Cela consiste à raconter une histoire qui évidemment va illustrer la thèse défendue, la contextualiser au travers d’un personnage fictif ou réel. On sait bien que la plupart des gens s’embêtent quand on situe son propos à une hauteur universelle ou abstraite. Cela peut commencer par « imaginez… » ou bien « Alfred Chouinard a 40 ans, une femme qui l’aime, un métier passionnant…etc. » ou encore « nous sommes en 1927…. » ou encore « hier soir, il m’est arrivé telle aventure.. » etc. Mais cela peut aussi être une histoire extrêmement grave, une mort ou le récit d’une injustice. Il faut bien choisir son histoire en faisant en sorte que personne ne puisse y rester insensible.


  1. L’argumentation

C’est la partie dans laquelle il est nécessaire qu’une machine argumentative s’emballe et écrase tout sur son passage. Vous avez raison, la preuve….De tout le discours, c’est le moment où l’on va le plus faire jouer le logos (la raison). Il faut jouer de toutes les expressions et figures de style susceptibles de donner l’impression d’un déroulement implacable, notamment en qualifiant la nature de vos arguments avant de les formuler: « nous le démontrerons du point de vue de la légalité mais aussi de la morale, et finalement de l’existence elle-même… »   Ou encore « il y a un bénéfice politique, mais aussi économique et militaire…Il faut donner l’impression d’une construction, d’un ordre des raisons qui se déploie de façon vraiment maîtrisée. Evidemment le pathos n’est jamais très loin, c’est-dire que la rigueur argumentative de vos raisons peut de temps à autre laisser affleurer des appels à témoins, des effets de style et d’adresse qui sur le fond ne rajoute rien rationnellement: « mais qui pourrait se comporter ainsi? » Ou encore « mais est-ce vraiment ainsi que nous voulons vivre? » Autant l’indignation est une impasse en philosophie, autant ici elle peut être pratiquée, voire mise en scène, ou encore transformée en trait d’esprit.

Travail demandé: Poursuivez le texte ci-dessus sur la construction d'un discours persuasif, en reprenant juste après sa dernière phrase.

Lignes de données:
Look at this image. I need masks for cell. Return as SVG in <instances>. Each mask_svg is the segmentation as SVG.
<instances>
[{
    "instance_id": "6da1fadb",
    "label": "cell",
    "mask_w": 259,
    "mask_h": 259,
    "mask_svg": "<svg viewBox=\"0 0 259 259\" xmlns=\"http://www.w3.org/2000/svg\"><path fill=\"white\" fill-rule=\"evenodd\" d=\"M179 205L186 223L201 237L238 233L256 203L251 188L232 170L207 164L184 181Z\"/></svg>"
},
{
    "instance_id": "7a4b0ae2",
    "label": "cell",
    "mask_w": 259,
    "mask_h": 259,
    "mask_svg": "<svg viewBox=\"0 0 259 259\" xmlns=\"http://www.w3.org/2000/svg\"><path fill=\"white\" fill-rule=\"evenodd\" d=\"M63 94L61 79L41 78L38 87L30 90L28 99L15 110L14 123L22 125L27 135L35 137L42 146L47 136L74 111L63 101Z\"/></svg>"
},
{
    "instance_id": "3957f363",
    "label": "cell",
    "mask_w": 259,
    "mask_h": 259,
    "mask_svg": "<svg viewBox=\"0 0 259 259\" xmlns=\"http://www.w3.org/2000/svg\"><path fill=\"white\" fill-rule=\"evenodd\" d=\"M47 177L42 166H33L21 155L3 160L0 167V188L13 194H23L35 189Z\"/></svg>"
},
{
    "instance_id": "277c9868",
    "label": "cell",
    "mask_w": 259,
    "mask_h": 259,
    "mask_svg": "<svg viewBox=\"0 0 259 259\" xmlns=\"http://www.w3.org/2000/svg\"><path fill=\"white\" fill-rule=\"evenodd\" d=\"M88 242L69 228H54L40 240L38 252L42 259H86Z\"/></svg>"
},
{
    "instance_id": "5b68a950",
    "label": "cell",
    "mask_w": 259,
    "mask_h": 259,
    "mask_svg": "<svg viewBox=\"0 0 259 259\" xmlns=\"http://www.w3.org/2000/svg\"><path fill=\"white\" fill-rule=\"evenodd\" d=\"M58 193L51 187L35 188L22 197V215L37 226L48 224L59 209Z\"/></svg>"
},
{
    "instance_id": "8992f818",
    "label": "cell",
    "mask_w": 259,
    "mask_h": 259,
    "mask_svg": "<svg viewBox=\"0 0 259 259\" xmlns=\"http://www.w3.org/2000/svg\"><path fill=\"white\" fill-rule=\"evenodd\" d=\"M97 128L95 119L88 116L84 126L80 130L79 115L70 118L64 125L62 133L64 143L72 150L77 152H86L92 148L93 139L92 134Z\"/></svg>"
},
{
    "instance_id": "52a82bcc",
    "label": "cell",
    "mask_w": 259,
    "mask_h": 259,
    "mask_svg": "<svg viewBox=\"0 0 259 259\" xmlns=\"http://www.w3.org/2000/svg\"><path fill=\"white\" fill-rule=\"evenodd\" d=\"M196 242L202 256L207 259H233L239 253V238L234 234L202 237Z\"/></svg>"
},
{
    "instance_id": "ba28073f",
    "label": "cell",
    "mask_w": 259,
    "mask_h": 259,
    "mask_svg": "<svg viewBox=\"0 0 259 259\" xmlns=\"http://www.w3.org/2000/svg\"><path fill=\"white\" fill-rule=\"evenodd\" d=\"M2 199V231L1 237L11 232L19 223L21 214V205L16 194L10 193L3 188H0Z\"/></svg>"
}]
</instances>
==
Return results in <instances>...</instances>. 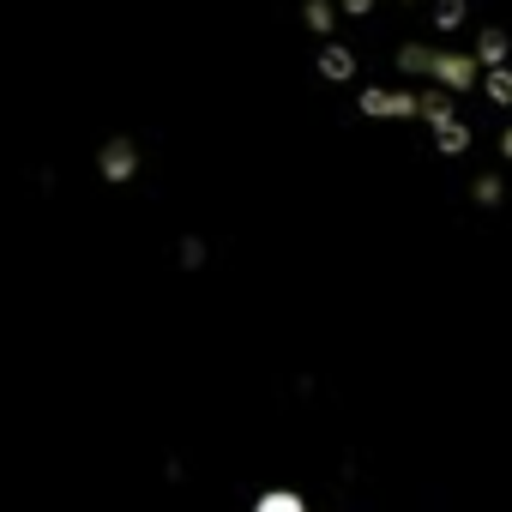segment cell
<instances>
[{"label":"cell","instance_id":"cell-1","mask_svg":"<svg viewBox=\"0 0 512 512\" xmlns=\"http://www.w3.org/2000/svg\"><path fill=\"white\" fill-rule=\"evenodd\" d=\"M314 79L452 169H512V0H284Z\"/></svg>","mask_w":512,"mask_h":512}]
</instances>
==
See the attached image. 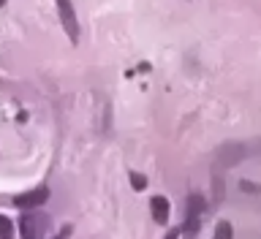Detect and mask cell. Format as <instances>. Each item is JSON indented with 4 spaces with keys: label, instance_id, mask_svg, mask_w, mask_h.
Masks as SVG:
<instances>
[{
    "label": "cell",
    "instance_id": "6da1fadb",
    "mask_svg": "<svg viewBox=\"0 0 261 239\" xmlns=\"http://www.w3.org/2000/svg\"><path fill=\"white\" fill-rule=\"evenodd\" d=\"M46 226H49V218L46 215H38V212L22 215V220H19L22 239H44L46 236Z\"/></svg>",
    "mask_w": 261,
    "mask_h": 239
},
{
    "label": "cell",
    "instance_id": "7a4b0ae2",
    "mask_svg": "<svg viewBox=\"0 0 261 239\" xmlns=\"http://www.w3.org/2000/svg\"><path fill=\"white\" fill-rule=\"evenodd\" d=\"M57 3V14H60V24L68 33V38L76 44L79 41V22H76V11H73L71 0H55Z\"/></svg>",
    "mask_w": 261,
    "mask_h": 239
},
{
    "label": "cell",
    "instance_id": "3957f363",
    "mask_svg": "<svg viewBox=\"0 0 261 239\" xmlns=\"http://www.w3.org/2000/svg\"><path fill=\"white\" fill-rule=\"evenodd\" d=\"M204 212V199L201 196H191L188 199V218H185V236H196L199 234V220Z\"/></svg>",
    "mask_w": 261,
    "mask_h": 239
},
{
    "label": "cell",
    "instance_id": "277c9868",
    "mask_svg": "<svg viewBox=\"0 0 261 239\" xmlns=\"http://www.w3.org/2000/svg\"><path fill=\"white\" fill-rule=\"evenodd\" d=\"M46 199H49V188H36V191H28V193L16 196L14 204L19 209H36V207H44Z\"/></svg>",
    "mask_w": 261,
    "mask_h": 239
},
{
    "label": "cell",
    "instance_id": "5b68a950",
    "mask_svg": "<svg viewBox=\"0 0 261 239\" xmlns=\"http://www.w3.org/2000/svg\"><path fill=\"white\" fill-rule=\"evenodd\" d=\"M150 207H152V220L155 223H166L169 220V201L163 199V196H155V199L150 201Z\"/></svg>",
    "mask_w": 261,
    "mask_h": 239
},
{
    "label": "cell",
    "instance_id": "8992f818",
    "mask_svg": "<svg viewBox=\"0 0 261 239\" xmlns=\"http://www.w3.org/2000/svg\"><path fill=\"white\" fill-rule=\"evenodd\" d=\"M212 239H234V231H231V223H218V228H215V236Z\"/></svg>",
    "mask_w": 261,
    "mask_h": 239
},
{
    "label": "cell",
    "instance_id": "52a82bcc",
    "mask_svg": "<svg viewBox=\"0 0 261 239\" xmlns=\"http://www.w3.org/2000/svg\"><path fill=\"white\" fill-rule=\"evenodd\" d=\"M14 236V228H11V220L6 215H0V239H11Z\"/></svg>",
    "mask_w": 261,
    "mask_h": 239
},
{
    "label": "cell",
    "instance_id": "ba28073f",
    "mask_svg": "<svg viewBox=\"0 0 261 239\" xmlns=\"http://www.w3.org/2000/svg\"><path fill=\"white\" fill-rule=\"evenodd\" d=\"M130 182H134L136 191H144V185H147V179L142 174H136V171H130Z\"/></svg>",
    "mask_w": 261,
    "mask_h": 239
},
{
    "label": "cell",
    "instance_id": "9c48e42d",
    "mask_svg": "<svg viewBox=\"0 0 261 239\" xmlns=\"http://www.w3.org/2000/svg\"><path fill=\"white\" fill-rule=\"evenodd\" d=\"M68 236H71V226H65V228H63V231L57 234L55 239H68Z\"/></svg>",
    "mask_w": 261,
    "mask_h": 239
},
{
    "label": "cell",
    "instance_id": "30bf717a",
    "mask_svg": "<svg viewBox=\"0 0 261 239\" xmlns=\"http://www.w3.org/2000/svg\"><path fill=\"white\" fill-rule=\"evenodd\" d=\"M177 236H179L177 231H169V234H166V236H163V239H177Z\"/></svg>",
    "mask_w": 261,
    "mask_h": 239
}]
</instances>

Résultat:
  1. La réfutation

C’est une partie vraiment facultative qui peut enfoncer le clou de la précédente: tourner en ridicule la position adverse. Vous venez de donner des arguments positifs mais vous vous sentez envahi.e d’une pulsion destructrice et caustique, moqueuse. Il ne suffit pas de montrer que vous avez raison, encore faut-il démontrer que les autres ont tort. Là, tous les coups sont permis ou presque, mais il vaut mieux privilégier, l’humour l’ironie ou l’absurde.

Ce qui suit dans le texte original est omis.